For now, I still miss him. For now, I still cry when I think about him. For now. He did his job; it’s up to me to do mine.
But that seed is planted. Maybe someday it will grow.
That is his truest gift to me…the prospect of hope.
“Hope is a waking dream.” – Aristotle
4 thoughts on “Day 189”
I think your Lincoln and his amazing story are known, and remembered often, by more people than you can imagine. Lincoln was one incredible dog. And you, one incredible love in his life. I hope your guilt fades. All the wonder of Lincoln’s life was because of you. We all know that. And more importantly, he knows that too.
I read your post last night and came back now to read it again. Lincoln was the first blog I read and read over and over again. It was inspirational to me and reading Lincoln’s story and all you did gave me courage and hope. I might be wrong, but I think some of what you feel is the way we often feel when an aged parent dies — you know they could go any day, yet you think they will live forever. Lincoln overcame so much why would you ever think about him not being there — I think he did teach you to be more like him. Your writings captured him so well that I felt I knew him, and I will never forget him.
Rhonda, I read this and the tears won’t stop falling.
Please know, you are not arrogant, or foolish, or whatever you think you are for the continuous feeling of grief in your heart….you are HUMAN. That’s OK. And you are correct; we ALL understand that deep sense of loss here. Please don’t ever feel guilty about not visiting Tripawds, OK? We all know what it’s like to need emotional space.
I know you will reach a point where you won’t cry when you think of him. It will happen in time, those gifts will sparkle once again and you will unwrap each one with laughter and a smile. Lincoln came into your life, and ours, and touched so many people out there in the world, to show us that disease and physical challenges don’t have to bring us down. He showed us to Never Give Up. And we will never, ever forget that.
We think of you and Lincoln often, and send lots of hugs your way. He will always be a hero to Tripawds everywhere.
Cindi and I are still in awe of both you and Lincoln, and will be for a long, long time.
We are Christians. We believe that God has put “the” dog in our lives to teach us what we needed to learn.
I can go back 30 years to my Old English, Willie, and see how perfectly His lessons were shared.
Willie taught me patience.
Lucy taught me to not stay set in my ways.
Buster taught me if you love something, do it! He loved to roll in horse manure!

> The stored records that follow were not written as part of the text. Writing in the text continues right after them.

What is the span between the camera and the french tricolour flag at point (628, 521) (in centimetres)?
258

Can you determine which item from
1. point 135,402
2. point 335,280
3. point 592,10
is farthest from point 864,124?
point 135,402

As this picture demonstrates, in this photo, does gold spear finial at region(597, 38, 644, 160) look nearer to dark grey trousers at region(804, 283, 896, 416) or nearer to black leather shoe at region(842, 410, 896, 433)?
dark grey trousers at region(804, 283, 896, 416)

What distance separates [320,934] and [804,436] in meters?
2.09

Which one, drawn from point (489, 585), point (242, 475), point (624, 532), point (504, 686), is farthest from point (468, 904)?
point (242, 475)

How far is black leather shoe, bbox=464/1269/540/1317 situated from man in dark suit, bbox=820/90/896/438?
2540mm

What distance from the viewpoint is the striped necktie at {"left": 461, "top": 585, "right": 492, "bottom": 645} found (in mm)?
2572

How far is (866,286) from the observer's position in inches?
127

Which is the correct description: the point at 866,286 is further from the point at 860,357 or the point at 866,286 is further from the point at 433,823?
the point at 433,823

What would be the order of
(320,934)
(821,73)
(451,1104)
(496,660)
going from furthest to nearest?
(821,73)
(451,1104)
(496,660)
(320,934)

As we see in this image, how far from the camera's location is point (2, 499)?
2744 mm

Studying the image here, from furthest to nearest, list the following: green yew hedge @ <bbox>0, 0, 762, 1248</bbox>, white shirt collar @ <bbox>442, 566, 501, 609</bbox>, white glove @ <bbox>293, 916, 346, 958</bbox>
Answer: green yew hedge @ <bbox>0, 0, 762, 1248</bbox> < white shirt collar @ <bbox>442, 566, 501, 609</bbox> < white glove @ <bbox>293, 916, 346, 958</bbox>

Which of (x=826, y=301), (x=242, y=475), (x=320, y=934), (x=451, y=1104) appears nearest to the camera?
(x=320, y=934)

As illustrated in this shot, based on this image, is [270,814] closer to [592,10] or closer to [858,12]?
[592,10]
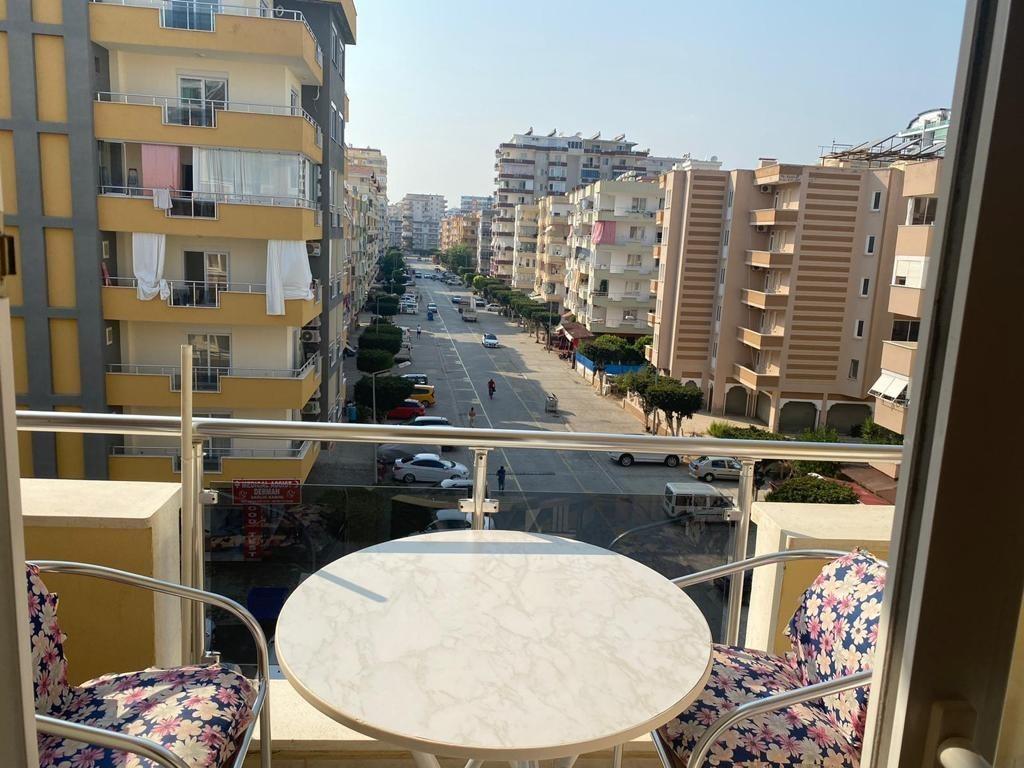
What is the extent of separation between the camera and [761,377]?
25234 millimetres

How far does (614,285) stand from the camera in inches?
1395

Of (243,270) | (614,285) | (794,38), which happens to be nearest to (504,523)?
(794,38)

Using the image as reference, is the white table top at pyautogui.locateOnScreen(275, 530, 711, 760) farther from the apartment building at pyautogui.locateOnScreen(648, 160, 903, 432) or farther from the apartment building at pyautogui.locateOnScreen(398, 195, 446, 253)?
the apartment building at pyautogui.locateOnScreen(398, 195, 446, 253)

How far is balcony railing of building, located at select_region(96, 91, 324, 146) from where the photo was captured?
1298 cm

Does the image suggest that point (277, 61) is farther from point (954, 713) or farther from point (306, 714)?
point (954, 713)

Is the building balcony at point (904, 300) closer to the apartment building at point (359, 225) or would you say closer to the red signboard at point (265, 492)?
the apartment building at point (359, 225)

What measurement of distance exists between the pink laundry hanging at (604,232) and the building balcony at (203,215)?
2304 cm

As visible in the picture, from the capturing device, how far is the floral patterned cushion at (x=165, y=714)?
1.26 m

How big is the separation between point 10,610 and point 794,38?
264cm

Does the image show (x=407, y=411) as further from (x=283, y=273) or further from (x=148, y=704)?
(x=148, y=704)

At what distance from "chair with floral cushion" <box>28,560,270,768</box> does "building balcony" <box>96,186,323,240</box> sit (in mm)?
12629

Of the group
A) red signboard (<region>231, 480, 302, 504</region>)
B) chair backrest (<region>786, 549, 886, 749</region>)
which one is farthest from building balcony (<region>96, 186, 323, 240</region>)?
chair backrest (<region>786, 549, 886, 749</region>)

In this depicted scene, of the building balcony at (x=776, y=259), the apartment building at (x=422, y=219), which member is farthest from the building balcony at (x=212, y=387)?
the apartment building at (x=422, y=219)

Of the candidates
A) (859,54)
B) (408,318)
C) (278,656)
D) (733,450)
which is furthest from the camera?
(408,318)
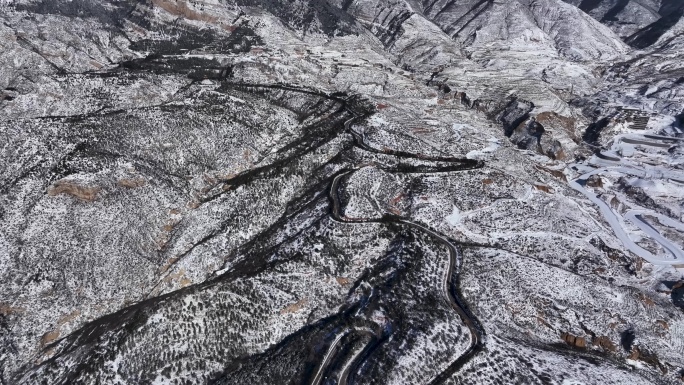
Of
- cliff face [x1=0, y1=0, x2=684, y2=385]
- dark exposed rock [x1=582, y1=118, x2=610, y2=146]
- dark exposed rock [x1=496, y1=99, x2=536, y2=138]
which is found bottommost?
cliff face [x1=0, y1=0, x2=684, y2=385]

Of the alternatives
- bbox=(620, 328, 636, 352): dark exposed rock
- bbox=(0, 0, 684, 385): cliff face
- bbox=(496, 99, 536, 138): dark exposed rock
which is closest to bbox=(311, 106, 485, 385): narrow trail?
bbox=(0, 0, 684, 385): cliff face

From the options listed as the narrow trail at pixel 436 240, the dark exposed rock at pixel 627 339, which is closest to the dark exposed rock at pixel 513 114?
the narrow trail at pixel 436 240

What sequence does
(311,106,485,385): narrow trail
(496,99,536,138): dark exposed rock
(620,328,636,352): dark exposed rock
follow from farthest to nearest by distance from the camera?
(496,99,536,138): dark exposed rock
(620,328,636,352): dark exposed rock
(311,106,485,385): narrow trail

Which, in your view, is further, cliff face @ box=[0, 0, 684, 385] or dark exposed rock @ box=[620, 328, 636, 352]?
dark exposed rock @ box=[620, 328, 636, 352]

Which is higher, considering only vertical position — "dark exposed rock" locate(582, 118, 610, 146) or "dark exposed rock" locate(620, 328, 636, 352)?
"dark exposed rock" locate(582, 118, 610, 146)

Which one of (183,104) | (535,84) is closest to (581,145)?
(535,84)

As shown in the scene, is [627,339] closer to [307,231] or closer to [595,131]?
[307,231]

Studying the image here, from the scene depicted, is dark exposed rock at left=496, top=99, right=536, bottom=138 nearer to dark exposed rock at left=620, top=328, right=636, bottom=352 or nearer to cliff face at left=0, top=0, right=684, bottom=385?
cliff face at left=0, top=0, right=684, bottom=385
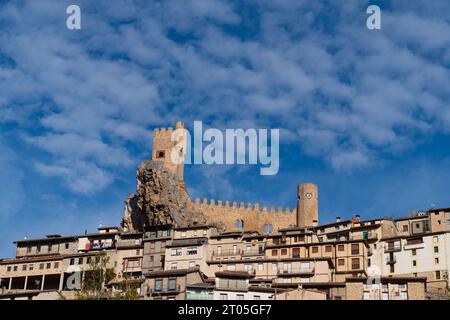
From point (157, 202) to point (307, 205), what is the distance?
2424 cm

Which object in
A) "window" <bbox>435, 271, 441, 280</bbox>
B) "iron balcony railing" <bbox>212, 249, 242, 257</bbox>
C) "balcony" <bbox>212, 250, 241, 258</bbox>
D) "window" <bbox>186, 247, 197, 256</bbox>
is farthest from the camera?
"iron balcony railing" <bbox>212, 249, 242, 257</bbox>

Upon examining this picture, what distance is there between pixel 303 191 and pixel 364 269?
110 ft

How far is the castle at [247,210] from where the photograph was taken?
103 metres

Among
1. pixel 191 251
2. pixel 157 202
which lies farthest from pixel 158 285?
pixel 157 202

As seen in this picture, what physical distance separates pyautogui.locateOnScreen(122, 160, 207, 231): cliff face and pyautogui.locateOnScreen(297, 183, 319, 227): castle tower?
53.8 feet

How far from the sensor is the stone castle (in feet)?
335

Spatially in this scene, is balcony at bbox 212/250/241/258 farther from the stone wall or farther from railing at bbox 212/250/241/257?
the stone wall

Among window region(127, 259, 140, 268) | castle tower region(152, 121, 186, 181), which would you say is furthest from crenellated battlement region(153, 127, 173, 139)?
window region(127, 259, 140, 268)

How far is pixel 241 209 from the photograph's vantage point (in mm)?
105875

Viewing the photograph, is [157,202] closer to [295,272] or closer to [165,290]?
[295,272]

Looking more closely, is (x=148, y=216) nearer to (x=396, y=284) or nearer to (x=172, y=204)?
(x=172, y=204)

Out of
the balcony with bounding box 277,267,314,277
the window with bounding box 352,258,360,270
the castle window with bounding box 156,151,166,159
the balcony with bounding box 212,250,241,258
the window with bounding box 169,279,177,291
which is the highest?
the castle window with bounding box 156,151,166,159
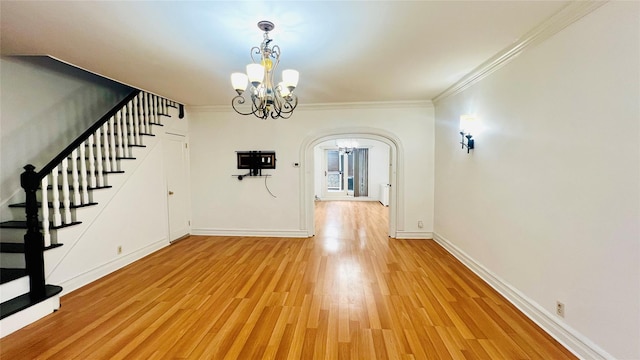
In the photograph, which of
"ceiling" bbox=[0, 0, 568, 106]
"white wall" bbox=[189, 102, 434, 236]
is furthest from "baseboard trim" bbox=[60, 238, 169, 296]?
"ceiling" bbox=[0, 0, 568, 106]

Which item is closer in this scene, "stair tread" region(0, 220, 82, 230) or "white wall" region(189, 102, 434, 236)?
"stair tread" region(0, 220, 82, 230)

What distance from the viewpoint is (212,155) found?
5371 mm

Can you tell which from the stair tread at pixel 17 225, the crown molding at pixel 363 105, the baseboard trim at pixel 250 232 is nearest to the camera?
the stair tread at pixel 17 225

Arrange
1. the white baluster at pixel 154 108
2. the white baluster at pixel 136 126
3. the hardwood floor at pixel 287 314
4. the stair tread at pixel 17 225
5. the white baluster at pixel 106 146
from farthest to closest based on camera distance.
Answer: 1. the white baluster at pixel 154 108
2. the white baluster at pixel 136 126
3. the white baluster at pixel 106 146
4. the stair tread at pixel 17 225
5. the hardwood floor at pixel 287 314

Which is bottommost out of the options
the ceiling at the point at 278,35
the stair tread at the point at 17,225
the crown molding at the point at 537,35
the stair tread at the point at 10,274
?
the stair tread at the point at 10,274

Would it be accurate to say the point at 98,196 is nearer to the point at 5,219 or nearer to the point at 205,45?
the point at 5,219

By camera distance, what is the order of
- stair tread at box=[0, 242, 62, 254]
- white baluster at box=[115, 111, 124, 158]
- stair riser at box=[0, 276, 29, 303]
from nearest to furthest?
stair riser at box=[0, 276, 29, 303]
stair tread at box=[0, 242, 62, 254]
white baluster at box=[115, 111, 124, 158]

Apollo taught me how to let go.
Mindy taught me that sometimes you have to leave your family and the only home you ever knew because you are the only one that could teach me what I needed to learn.
Penny, our Border Collie, has taught me how to give. She is the dog that started our Pet Assisted Therapy work. She’s also teaching me to be gracious when passing on knowledge to a young upstart, and, how to not be so concerned with growing old.
Shelby is teaching me so much. She’s teaching me to come out of “my” shell and be concerned with what others are facing. She teaching me, daily, that when you get knocked down, get up, smile and continue what you’re doing. She has taught me to take what the Lord gives and do the very best you can.
Willie and Buster left in 1990. I still tear up when I see a Old English. Lucy left us in 1999. Apollo left us in 2002. Mindy left us in 2004.
Penny and Shelby are still here. They still have lessons to teach me. When they are finished, they will move on to the bridge and before too long they will be chosen to share what they have to give with another fortunate human.
I thank God every day for putting those dogs in my life. People couldn’t teach me what I needed to learn, only a dog could could do that.
I miss them so much, how could you not miss a dog that has shared their lives with you and touched your very soul?